>> Begin Material supplied

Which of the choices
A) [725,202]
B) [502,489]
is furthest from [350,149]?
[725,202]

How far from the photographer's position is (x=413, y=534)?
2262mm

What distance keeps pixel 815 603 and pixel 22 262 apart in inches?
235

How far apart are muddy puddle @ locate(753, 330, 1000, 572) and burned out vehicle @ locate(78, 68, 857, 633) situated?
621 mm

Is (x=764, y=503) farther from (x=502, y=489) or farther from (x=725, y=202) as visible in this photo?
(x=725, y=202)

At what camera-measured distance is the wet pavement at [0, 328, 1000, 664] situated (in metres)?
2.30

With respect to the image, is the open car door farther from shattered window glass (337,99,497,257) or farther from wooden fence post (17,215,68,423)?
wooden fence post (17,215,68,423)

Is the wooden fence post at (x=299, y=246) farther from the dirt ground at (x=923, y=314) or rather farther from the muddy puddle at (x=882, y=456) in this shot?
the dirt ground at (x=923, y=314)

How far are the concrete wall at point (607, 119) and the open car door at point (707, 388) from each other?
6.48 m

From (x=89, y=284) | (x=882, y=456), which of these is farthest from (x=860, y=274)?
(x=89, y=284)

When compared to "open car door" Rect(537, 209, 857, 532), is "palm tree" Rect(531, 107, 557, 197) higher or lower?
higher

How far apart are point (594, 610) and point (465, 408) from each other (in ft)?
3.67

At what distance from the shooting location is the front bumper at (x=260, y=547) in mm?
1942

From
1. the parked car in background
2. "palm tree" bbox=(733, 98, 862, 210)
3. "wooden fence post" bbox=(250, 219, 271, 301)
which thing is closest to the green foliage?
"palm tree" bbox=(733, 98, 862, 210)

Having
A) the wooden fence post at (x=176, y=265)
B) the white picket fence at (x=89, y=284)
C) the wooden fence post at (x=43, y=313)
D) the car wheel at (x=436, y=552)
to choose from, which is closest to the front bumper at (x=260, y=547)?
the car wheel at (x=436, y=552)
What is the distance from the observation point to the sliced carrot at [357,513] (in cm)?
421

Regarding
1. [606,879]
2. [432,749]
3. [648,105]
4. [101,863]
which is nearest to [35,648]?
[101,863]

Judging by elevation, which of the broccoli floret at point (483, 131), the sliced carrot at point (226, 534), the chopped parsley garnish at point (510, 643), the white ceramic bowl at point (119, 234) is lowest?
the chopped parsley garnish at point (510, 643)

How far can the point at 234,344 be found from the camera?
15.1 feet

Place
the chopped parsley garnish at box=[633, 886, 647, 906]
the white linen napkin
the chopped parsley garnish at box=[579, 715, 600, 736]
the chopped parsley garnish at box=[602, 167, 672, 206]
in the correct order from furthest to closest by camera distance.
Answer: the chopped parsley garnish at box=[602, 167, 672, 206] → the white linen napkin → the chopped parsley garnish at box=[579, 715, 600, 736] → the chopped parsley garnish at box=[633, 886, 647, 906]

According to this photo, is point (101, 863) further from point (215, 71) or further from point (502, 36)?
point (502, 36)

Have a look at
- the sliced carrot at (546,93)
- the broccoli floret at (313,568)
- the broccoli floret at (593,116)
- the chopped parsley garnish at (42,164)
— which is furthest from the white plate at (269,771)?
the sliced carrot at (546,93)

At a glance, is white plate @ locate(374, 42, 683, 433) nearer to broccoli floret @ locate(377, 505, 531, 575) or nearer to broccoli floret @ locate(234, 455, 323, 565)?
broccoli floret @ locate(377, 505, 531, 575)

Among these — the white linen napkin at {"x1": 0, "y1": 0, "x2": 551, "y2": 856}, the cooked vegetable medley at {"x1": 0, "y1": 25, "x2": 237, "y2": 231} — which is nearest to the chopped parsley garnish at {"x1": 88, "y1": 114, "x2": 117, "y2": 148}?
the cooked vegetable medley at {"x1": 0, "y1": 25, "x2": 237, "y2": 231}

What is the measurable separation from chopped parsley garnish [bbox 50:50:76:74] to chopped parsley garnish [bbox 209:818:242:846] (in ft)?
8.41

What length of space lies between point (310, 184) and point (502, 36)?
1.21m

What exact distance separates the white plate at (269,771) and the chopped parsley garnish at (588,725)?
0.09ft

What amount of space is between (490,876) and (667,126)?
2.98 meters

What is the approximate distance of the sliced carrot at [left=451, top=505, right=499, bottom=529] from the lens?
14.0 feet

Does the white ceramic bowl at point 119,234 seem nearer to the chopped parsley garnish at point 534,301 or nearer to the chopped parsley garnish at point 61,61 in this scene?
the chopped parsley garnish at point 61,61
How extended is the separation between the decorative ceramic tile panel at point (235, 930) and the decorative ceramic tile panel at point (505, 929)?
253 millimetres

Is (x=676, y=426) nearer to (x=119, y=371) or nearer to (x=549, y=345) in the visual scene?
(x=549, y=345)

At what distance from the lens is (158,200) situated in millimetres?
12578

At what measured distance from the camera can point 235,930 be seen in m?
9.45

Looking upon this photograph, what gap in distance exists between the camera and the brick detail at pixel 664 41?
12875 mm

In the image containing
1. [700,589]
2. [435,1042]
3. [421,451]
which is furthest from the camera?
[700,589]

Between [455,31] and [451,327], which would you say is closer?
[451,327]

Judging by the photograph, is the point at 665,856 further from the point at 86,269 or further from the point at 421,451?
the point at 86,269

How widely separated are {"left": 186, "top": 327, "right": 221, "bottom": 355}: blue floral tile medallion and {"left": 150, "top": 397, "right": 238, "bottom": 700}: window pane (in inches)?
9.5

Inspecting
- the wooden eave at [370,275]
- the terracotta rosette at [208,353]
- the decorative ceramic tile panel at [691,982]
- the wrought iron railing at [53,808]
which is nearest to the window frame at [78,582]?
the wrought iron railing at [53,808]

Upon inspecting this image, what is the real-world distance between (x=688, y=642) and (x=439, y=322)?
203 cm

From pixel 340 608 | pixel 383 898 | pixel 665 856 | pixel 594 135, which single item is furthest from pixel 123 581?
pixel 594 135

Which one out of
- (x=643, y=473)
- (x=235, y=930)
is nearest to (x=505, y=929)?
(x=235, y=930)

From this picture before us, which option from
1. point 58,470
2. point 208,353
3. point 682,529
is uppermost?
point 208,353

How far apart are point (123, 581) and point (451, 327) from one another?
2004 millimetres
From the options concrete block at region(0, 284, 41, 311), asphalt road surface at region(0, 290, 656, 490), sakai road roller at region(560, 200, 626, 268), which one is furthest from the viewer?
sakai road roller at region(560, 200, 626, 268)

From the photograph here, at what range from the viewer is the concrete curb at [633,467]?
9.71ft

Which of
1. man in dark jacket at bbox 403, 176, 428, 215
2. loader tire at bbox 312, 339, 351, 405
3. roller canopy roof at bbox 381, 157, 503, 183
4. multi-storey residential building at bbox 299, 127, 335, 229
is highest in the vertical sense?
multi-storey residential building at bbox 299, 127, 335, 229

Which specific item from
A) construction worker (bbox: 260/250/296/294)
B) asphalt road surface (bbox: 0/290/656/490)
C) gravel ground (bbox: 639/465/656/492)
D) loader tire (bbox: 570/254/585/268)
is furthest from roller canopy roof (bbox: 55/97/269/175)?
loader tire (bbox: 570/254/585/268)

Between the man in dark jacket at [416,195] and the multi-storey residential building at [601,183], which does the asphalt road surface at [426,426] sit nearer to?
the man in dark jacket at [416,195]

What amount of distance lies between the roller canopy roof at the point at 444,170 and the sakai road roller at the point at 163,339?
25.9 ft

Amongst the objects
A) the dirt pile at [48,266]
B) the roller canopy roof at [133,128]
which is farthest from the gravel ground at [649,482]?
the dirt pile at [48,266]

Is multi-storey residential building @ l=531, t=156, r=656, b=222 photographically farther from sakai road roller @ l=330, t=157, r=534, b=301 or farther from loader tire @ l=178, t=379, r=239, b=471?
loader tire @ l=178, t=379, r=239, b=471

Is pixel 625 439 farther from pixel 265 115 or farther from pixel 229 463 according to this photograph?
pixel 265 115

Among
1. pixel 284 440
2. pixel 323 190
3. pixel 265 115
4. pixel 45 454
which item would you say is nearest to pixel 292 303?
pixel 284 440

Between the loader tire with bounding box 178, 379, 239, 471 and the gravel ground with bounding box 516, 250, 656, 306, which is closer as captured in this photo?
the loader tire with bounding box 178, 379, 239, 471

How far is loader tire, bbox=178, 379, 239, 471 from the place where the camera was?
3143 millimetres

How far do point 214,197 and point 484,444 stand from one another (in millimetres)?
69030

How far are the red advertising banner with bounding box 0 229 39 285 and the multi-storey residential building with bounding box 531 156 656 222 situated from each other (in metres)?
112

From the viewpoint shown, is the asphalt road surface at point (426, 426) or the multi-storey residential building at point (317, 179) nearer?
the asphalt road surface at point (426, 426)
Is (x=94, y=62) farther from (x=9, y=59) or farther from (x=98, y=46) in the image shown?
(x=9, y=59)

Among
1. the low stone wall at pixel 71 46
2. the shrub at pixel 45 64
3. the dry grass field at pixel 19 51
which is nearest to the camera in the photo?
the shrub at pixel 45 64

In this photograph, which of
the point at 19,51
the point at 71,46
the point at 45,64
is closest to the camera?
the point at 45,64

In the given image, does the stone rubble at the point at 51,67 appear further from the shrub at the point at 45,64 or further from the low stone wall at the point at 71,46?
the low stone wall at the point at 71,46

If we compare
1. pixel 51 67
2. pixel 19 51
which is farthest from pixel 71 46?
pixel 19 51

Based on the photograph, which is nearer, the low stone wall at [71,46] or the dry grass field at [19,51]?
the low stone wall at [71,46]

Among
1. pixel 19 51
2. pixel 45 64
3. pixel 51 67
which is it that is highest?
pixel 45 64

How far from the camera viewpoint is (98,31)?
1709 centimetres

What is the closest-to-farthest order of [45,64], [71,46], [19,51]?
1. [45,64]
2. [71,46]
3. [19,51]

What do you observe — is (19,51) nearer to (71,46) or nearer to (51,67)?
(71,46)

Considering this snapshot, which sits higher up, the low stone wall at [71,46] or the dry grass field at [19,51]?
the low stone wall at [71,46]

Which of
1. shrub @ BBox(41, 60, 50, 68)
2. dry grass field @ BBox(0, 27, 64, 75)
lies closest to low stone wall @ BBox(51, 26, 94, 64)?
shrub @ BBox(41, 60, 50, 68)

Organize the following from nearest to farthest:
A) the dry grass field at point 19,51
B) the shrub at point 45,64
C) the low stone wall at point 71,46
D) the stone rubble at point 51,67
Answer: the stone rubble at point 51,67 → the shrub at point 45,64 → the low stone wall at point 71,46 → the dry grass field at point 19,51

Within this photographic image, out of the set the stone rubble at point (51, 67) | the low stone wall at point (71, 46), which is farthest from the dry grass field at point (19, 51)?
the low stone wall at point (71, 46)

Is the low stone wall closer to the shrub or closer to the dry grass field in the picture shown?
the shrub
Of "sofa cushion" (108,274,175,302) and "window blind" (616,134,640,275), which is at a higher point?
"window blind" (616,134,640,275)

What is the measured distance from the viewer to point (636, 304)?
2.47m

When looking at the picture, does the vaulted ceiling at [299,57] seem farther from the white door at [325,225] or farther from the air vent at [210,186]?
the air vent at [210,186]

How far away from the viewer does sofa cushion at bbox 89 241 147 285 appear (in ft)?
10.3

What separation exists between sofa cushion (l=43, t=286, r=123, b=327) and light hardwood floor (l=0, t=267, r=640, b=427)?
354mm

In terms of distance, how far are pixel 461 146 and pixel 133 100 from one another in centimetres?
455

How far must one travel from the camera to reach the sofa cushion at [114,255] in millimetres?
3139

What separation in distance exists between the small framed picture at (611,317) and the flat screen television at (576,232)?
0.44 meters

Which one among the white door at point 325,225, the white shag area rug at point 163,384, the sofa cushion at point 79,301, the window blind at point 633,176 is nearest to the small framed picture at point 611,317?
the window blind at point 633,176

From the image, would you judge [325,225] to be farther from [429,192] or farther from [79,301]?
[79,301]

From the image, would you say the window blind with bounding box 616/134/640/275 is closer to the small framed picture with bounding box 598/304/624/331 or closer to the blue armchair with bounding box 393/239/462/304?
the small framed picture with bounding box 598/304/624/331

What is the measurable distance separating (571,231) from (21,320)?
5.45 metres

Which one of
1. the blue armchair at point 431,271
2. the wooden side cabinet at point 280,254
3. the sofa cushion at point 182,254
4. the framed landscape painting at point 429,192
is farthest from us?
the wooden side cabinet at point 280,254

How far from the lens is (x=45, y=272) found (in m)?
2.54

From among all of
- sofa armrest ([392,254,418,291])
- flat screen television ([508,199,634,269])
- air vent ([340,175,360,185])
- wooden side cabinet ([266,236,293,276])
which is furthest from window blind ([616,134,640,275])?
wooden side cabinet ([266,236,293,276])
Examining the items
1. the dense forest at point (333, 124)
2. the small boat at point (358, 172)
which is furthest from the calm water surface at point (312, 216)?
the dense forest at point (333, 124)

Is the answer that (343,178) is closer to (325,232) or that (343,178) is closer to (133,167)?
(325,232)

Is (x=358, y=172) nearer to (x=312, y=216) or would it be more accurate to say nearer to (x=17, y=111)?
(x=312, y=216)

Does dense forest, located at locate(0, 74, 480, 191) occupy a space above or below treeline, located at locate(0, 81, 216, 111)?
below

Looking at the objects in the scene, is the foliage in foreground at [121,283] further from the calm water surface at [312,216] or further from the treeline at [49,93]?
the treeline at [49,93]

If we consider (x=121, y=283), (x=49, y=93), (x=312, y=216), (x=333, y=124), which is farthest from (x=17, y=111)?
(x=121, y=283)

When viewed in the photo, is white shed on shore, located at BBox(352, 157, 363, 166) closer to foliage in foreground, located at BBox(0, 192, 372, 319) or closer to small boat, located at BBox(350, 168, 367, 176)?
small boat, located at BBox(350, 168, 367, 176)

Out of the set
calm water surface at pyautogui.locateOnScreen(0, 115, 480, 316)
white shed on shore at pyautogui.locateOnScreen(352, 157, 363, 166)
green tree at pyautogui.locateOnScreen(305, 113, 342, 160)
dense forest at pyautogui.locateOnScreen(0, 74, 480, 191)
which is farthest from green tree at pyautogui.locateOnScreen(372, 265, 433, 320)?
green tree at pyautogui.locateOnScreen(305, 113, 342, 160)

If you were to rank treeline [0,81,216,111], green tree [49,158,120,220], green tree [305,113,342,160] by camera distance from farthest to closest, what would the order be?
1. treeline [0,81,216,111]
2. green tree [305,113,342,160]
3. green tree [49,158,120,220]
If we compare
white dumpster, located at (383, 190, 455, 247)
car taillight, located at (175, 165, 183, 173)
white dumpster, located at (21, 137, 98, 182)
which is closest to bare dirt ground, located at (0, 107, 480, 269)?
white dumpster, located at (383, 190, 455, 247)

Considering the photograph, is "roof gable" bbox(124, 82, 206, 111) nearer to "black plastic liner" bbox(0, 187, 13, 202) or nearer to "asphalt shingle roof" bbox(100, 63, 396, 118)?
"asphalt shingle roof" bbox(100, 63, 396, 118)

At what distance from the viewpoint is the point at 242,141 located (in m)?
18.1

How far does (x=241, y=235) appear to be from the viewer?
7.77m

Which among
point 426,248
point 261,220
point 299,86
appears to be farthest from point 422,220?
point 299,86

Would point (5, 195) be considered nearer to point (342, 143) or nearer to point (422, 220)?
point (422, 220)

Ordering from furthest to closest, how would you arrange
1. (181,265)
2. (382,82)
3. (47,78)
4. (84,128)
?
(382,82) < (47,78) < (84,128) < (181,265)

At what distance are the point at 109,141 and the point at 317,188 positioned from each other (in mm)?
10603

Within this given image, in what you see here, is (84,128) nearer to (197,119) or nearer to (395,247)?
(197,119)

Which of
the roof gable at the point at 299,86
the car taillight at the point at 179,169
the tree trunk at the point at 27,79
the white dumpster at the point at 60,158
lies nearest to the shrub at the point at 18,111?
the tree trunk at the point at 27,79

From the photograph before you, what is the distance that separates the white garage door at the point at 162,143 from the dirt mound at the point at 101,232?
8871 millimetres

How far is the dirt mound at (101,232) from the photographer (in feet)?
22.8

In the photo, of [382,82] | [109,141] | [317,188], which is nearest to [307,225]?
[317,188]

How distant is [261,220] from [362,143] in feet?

>> End Material supplied

■ Stated task
Repeat only what runs from the line holding "From the photograph before" to the end of the data, keeping every line exactly as written, first and last included.

■ Answer to the task
From the photograph before you, what is the distance that separates the white garage door at the point at 162,143 from the dirt mound at the point at 101,232?
8871 millimetres

How far is the dirt mound at (101,232) from the photographer (in feet)?
22.8

In the photo, of [382,82] | [109,141] | [317,188], which is nearest to [307,225]?
[317,188]

How distant is [261,220] from [362,143] in feet?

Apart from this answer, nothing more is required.